Document Type

Article

Publication Date

2008

Abstract

This article is a contribution to a symposium honoring Sandy Kadish. This article seeks to explore whether and to what extent our understanding of self-defense depends upon a citizen's relationship with the state. Part II begins by setting forth Professor Kadish's claim that self-defense is "a right to resist aggression" that is held by a citizen against the state. After contending that such an account is insufficient to justify self-defense, the remainder of the article seeks to explore the relationship between the state and self-defense. Part III argues that self-defense is a pre-political moral right, as opposed to a political right that is constructed by the social contract. Recognizing that even if self-defense is a moral right it will eventually intersect with the state, Part IV examines this intersection, discussing how different theories of the state may yield different self-defense rules and how the state's failure to recognize self-defense may undermine its legitimacy.
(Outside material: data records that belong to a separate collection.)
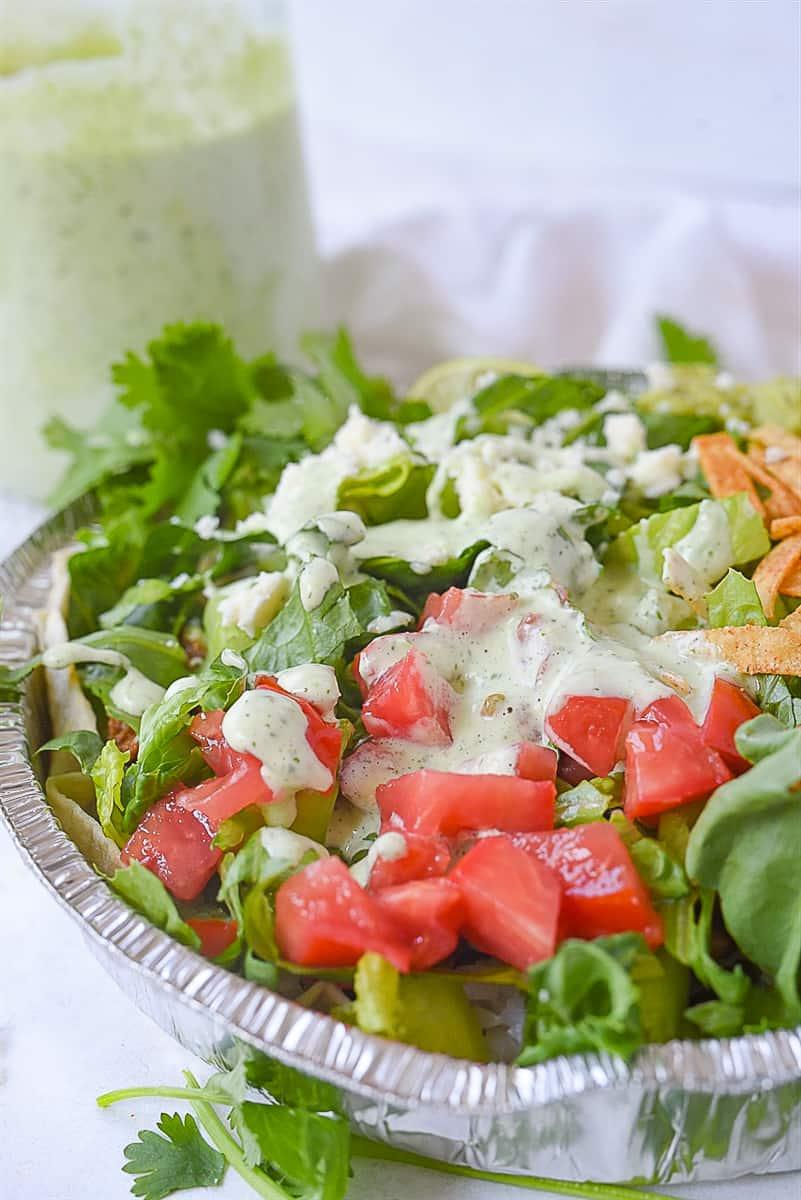 cafe rio salad in a metal tin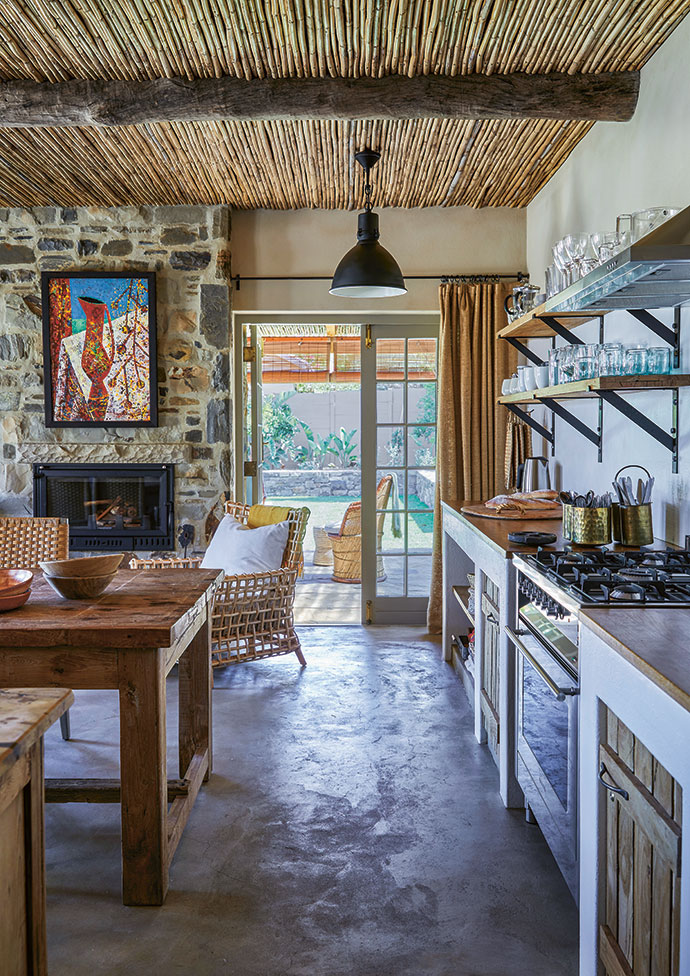 """The kitchen is very much the heart of the home. """"We wanted a simple, utilitarian space where everything could be found at a glance,"""" says Boyd. All counters are built in, with sandblasted wooden shelves and customised steel brackets; the floors are screeded concrete."""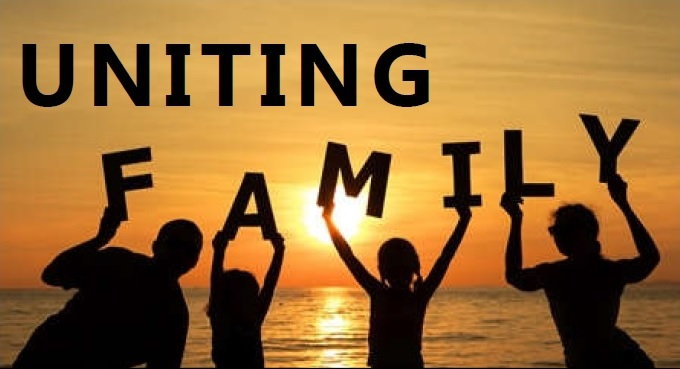 Silhoutte image of a family at the beach at sunset holding up the words family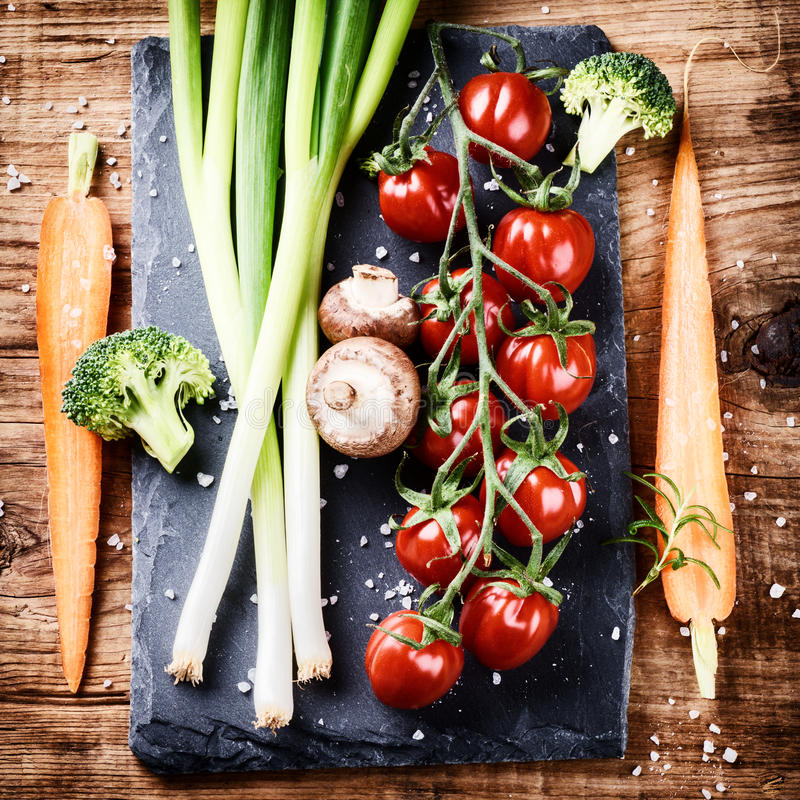 Cuisson de l'arrangement avec les légumes organiques frais sur le vieux backgr en bois photo libre de droits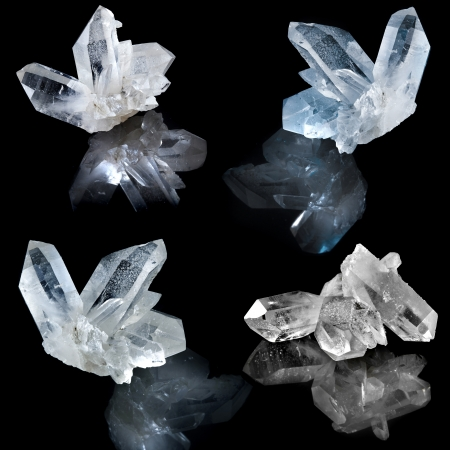 Collection of white natural rock crystal with reflection on black surface background
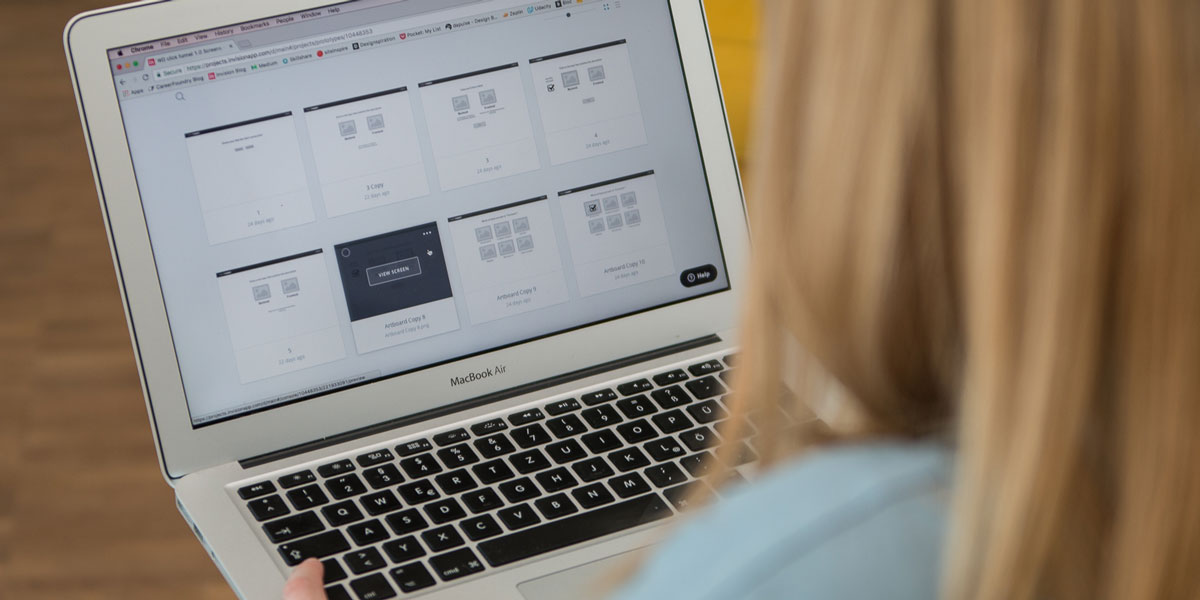 A UI designer working on a laptop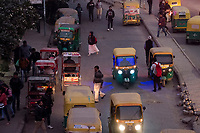 Rickshaws, pedestrians, motorcycles, bicycles, and cars, are seen during the evening commute near HUDA City Centre in Gurugram, Haryana, on Mon., December 10, 2018.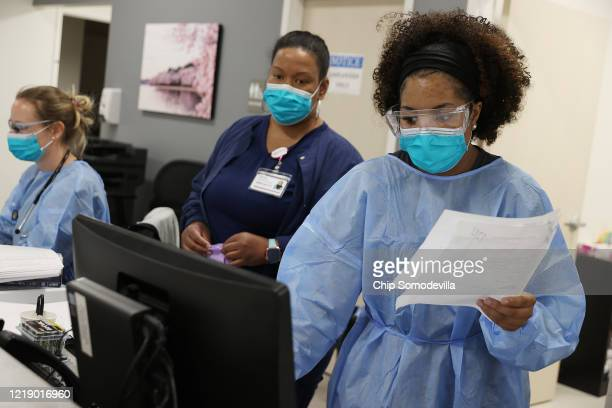 Velocity Urgent Care x-ray technician and medical assistant Britni Chavis and operations coordinator Keyana Joseph of Virginia Beach keep careful...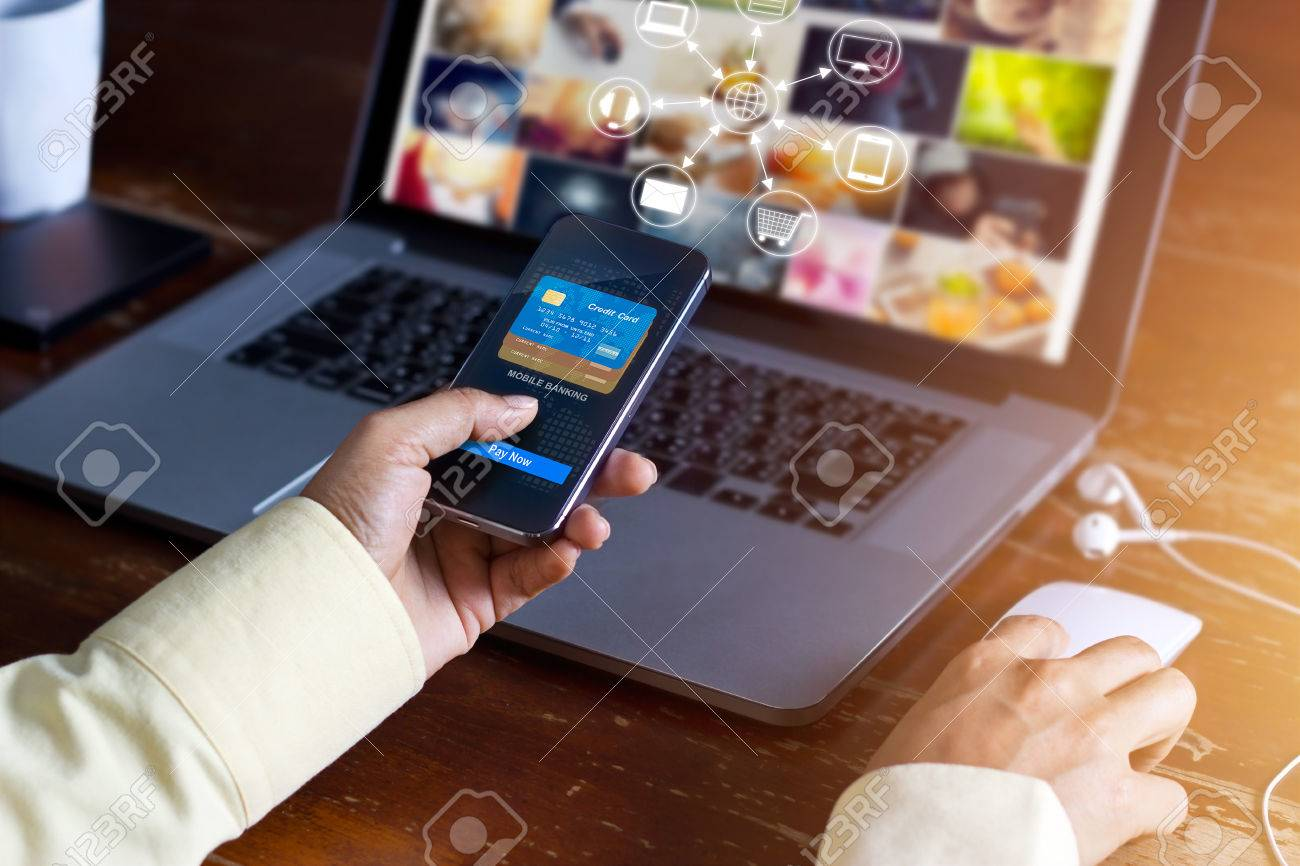 Man using mobile payments online shopping and icon customer network connection on screen, m-banking and omni channel Standard-Bild - 61706543
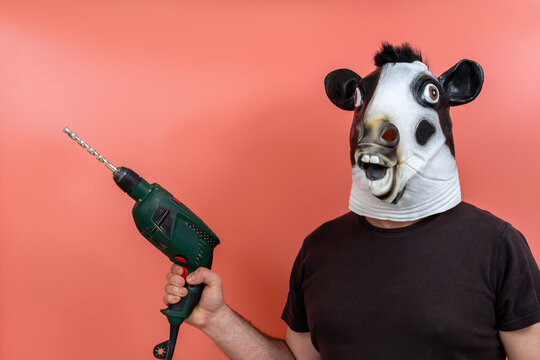 costumed person in cow mask using a drill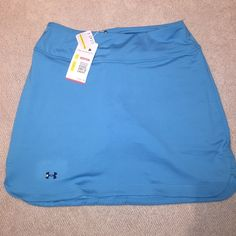 Under Armour golf or tennis skirt.  Blue small NWT Under armor NWT Blue golf or tennis skirt size medium semi fitted. Built-in shorts Under Armour Skirts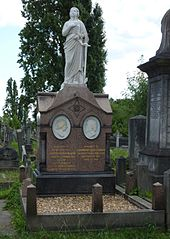 Een uitgebreid grafmonument van rood graniet, met twee witmarmeren tondi van Blondin en zijn vrouw, met daarboven een marmeren beeld van een vrouwelijke figuur gekleed in gewaden met een anker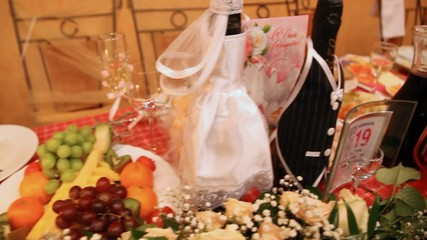 Wedding festive table with champagne fruit flowers and postcard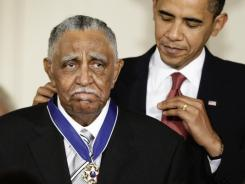 President Obama presents a Presidential Medal of Freedom to Lowery in 2009.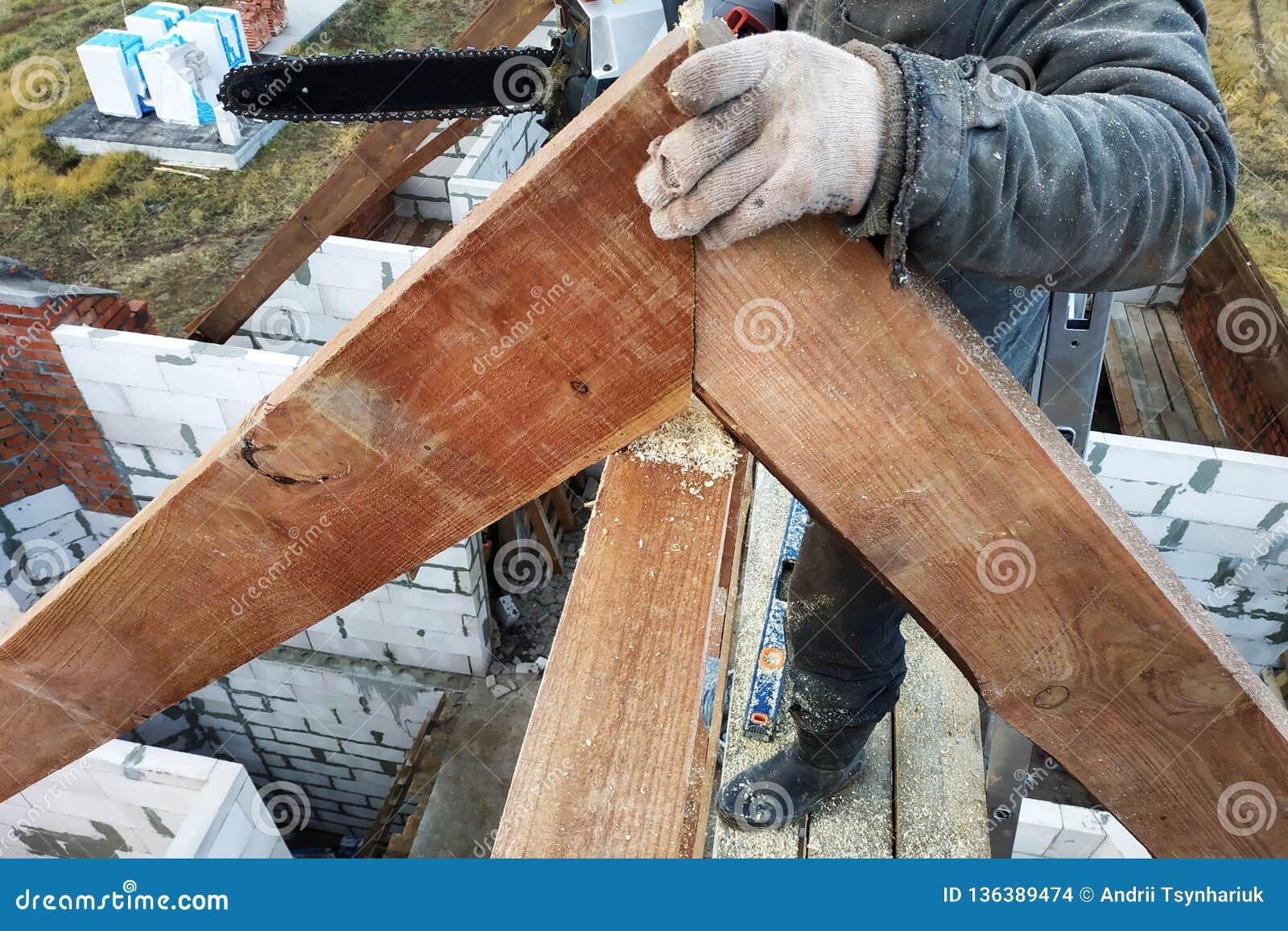 Os trabalhadores cortaram as vigas no telhado da casa da serra de cadeia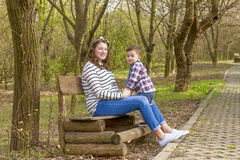 Beautiful pregnant woman outdoor with her little boy Royalty Free Stock Photo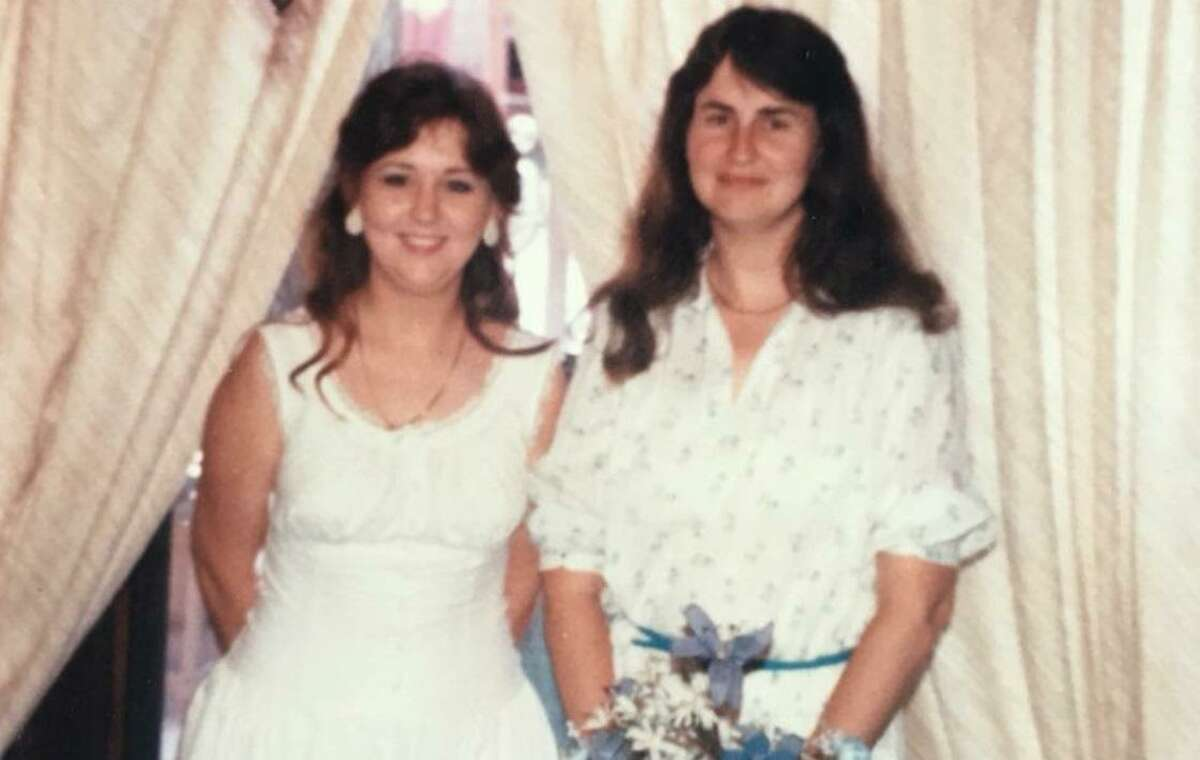 Peggy Lynn Warden, right, pictured at her sister's wedding in this undated photo. Warden was killed in an attack on a Sutherland Springs church by a mass shooter. Family members say she died protecting her grandson, Zachary Poston.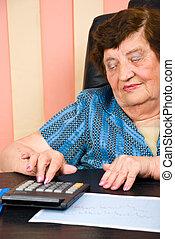 Elderly business woman calculating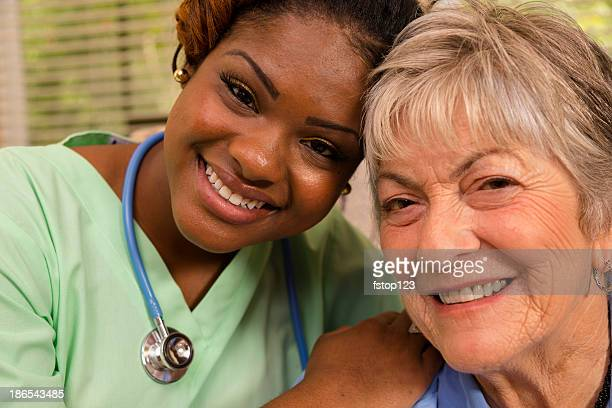 Medical: Happy senior woman gets hug from nurse. Assisted living.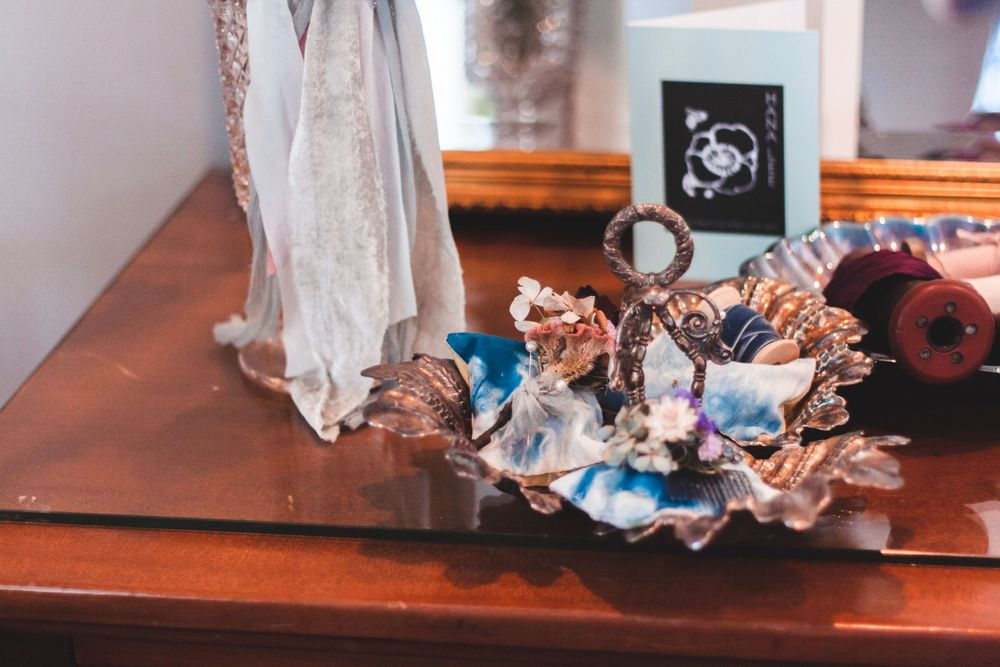 bowl of assorted jewelry on a dresser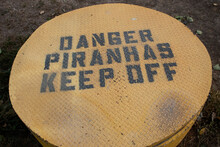 Manhole Cover With A Sign On It Saying 'danger Piranhas Keep Off'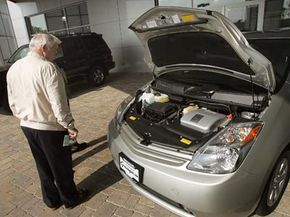 Although makers of available conversion kits claim to make cars like the Prius pictured above more efficient, there may be additional risks and challenges that come with them.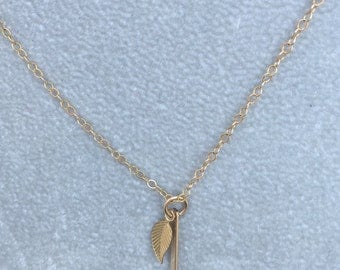 "18"" 14k gold chain w/14k gold bar & leaf charms"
Part V discusses the relationship between the state and self-defense at the levels of constitutional right and criminal law rule. From this examination I ultimately conclude that a project that seeks to understand self-defense from a purely moral dimension is not only completely defensible but also most likely to yield answers to the fundamental disagreements about self-defense's justification, but a project that seeks to understand our criminal law's adoption of any particular self-defense doctrine must be cognizant of the multiple layers of moral, political, and jurisprudential theory that make the law what it is.

Keywords

criminal law, self-defense

Publication Title

Ohio State Journal of Criminal Law

Publication Citation

5 Ohio St. J. Crim. L. 449 (2008)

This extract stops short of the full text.